GoogleCloudPlatform / ops-agent

Apache License 2.0
140 stars 68 forks source link

fluent-bit service fails due to segmentation fault #1266

Open diegoauad opened 1 year ago

diegoauad commented 1 year ago

Describe the bug google-cloud-ops-agent-fluent-bit.service fails to start. A 'segmentation fault' error is shown in journalctl logs.

To Reproduce Steps to reproduce the behavior:

  1. Start a GCE VM with Debian 10 image.
  2. Install MongoDB Community Edition 5.0.11
  3. Install Ops Agent 2.32.0
  4. Apply the example configuration provided in the guide about Operations Suite for MongoDB
  5. In our case, it worked fine for some hours. Then the fluent-bit.service failed and was unable to start again.
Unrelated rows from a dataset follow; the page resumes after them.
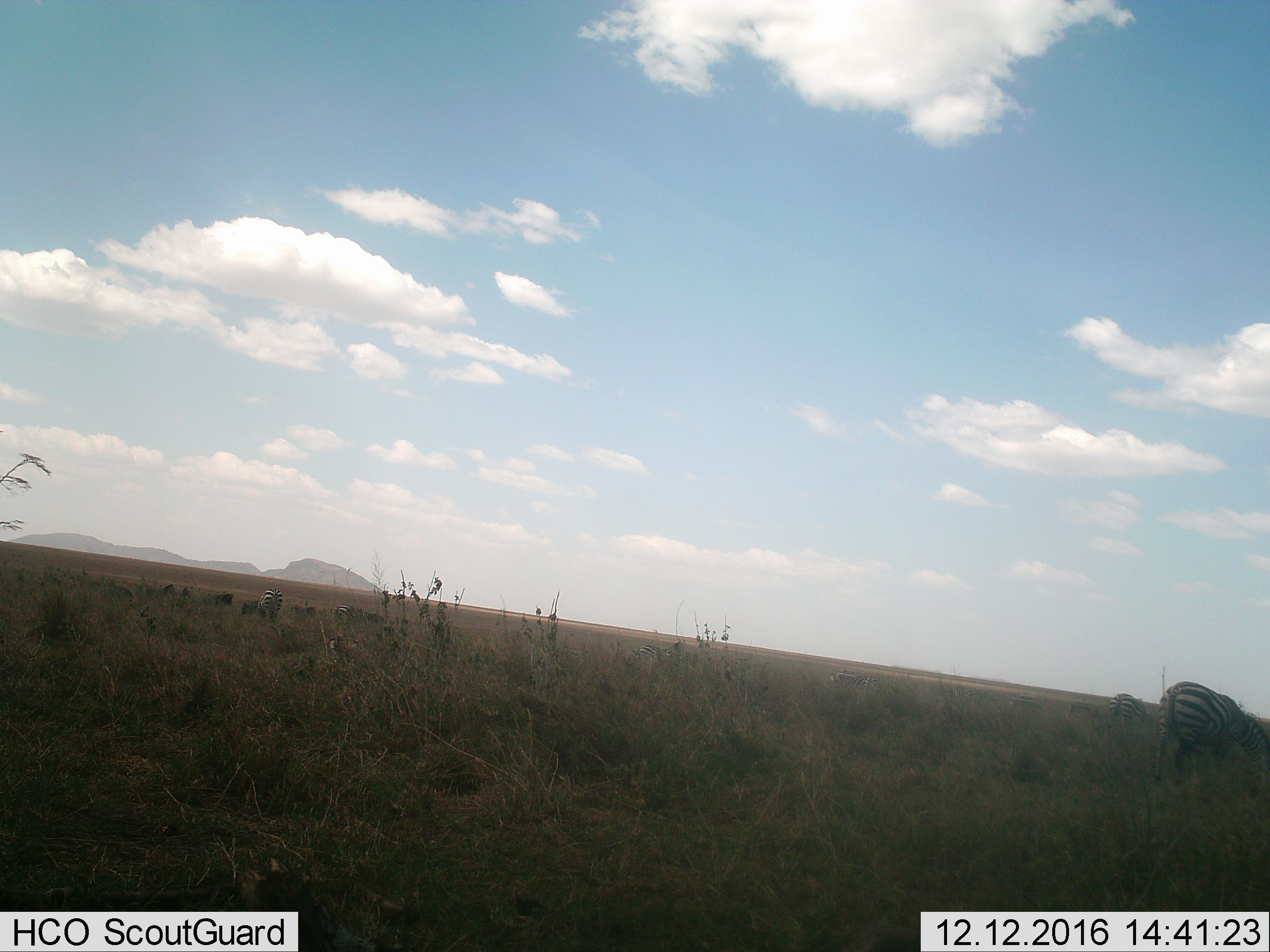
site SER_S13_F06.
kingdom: Animalia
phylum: Chordata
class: Mammalia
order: Perissodactyla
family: Equidae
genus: Equus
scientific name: Equus quagga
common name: plains zebra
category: zebraplains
Zebraplains (plains zebra) (Equus quagga), count 9. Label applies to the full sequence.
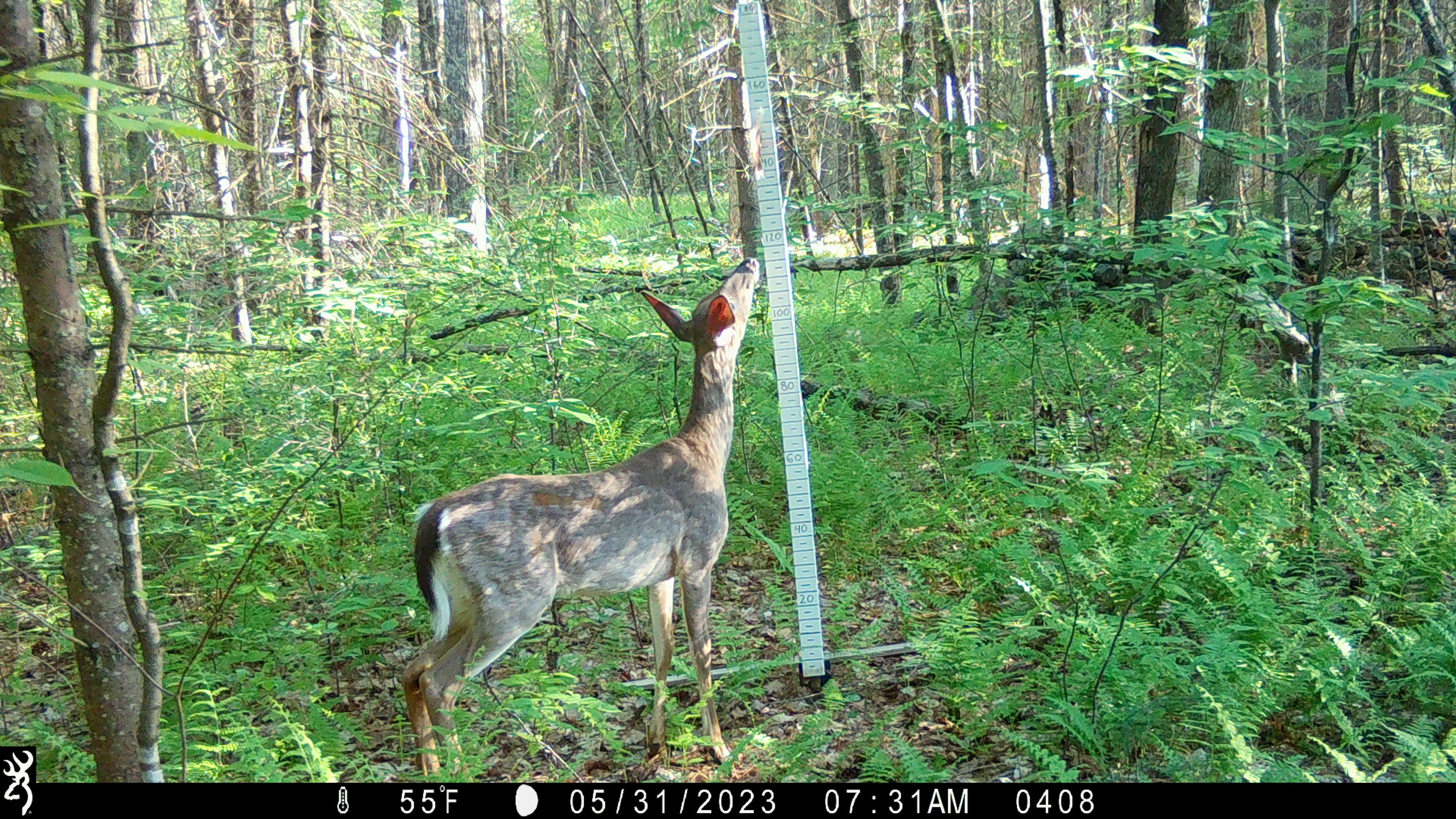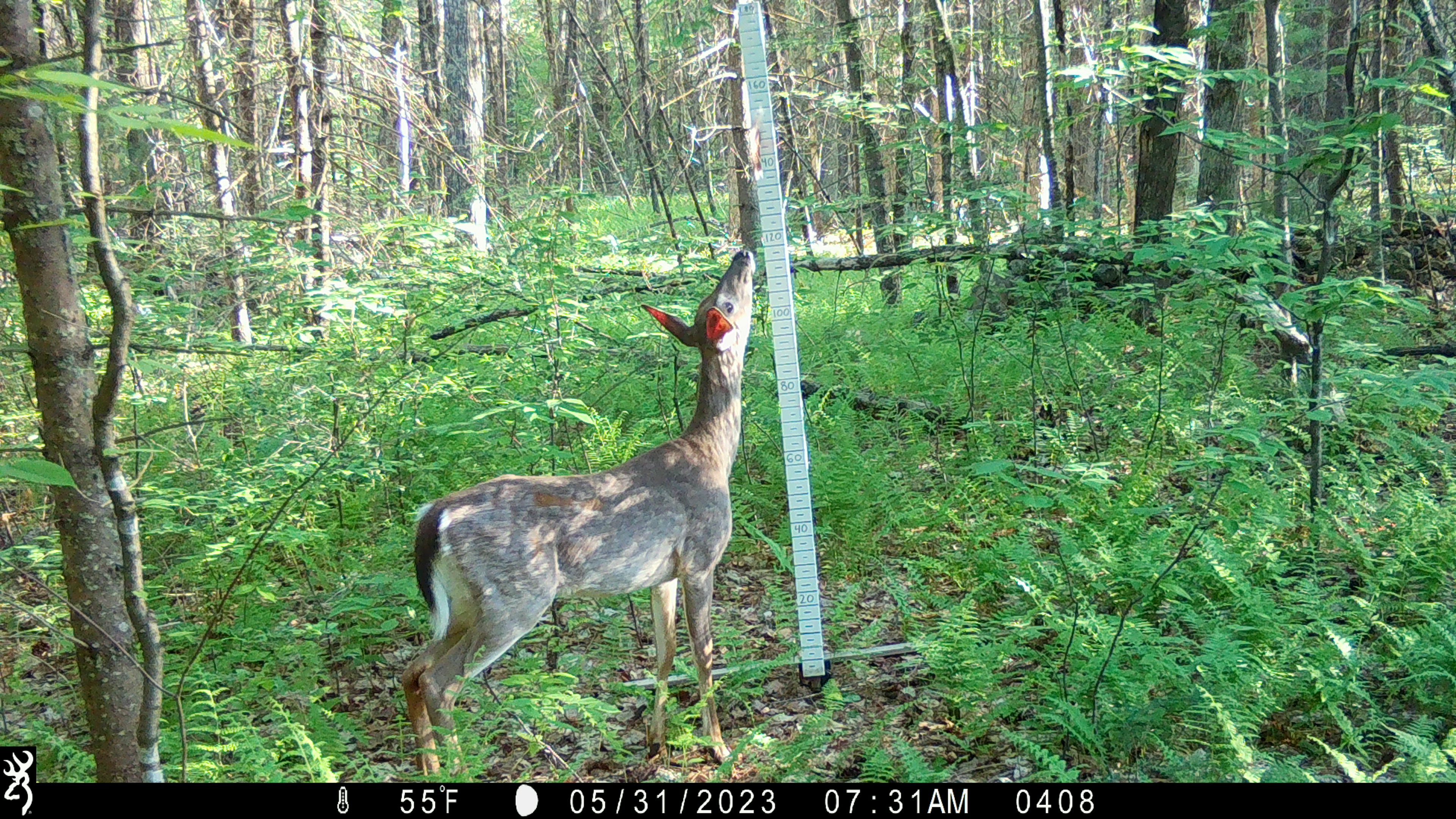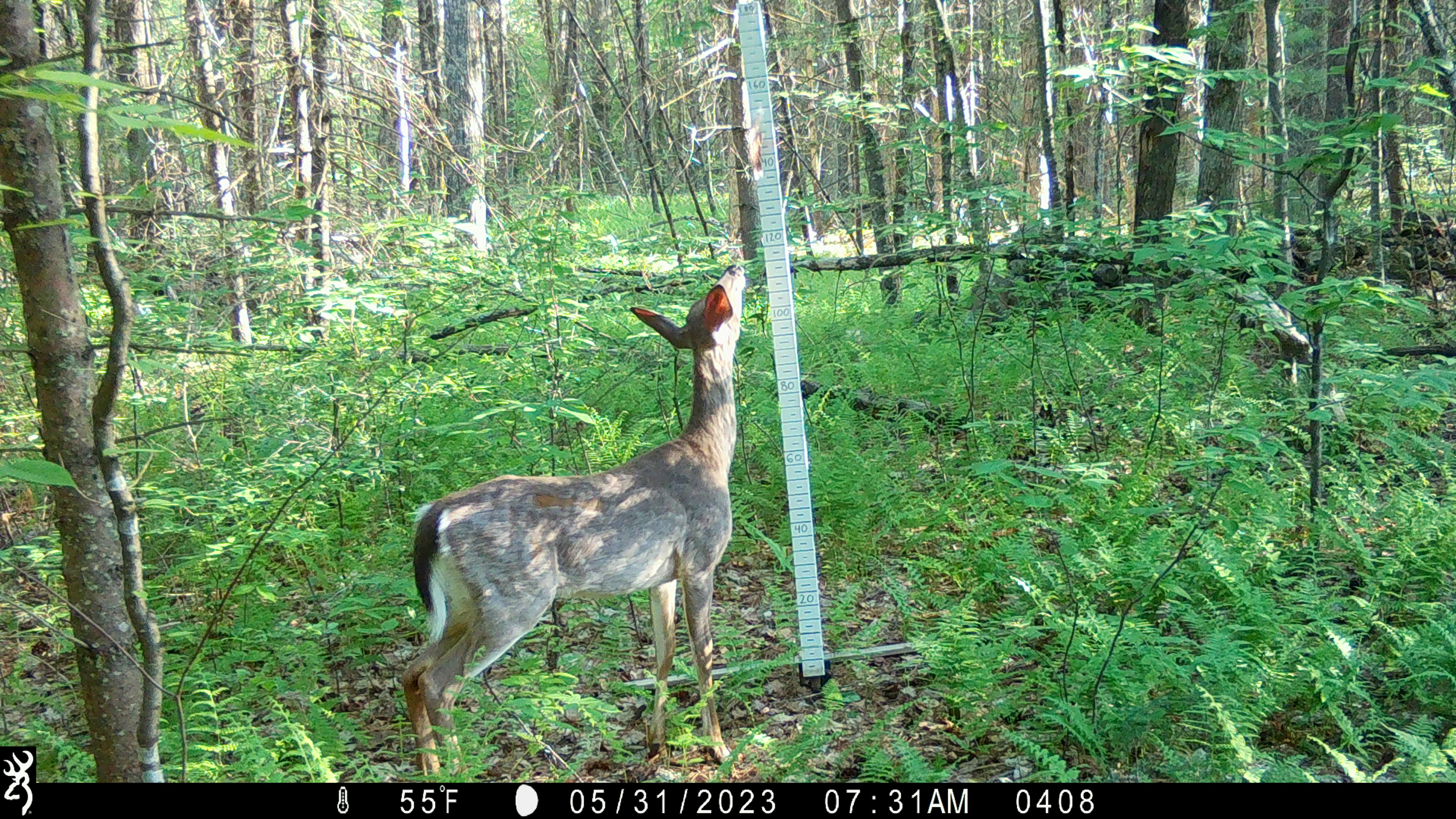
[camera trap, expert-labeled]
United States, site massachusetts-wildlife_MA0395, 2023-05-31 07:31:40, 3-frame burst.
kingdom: Animalia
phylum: Chordata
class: Mammalia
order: Artiodactyla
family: Cervidae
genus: Odocoileus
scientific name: Odocoileus virginianus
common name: white-tailed deer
Expected behavior All Agent Ops services working correctly, or at least an informative error message about what's misconfigured.

Environment (please complete the following information):

Additional context We are running MongoDB as a standalone replica, with authentication enabled. Monitoring works fine, we are experiencing issues with logging only.

braydonk commented 1 year ago

Hi @diegoauad, thank you for opening an issue. I have been investigating some similar issues other users have reported with MongoDB logging. Particularly we have seen issues with particularly complicated nested logs coming from MongoDB.

Would you please open a support case so that we can assist in greater detail? In the support case, if you could include the output from our diagnostic tool as well as some representative Mongo logs if possible. You can also mention this GitHub Issue in the case.

If you do open a support case, please respond here with the case number so we can investigate.

RafikFarhad commented 2 months ago

I think this is not solved yet. We have almost 200+ VMs with Mongo workload. On some new VMs, we have the latest ops-agent 2.48.0, where we see a similar issue, and the other VMs with the earlier versions do not show this kind of issue.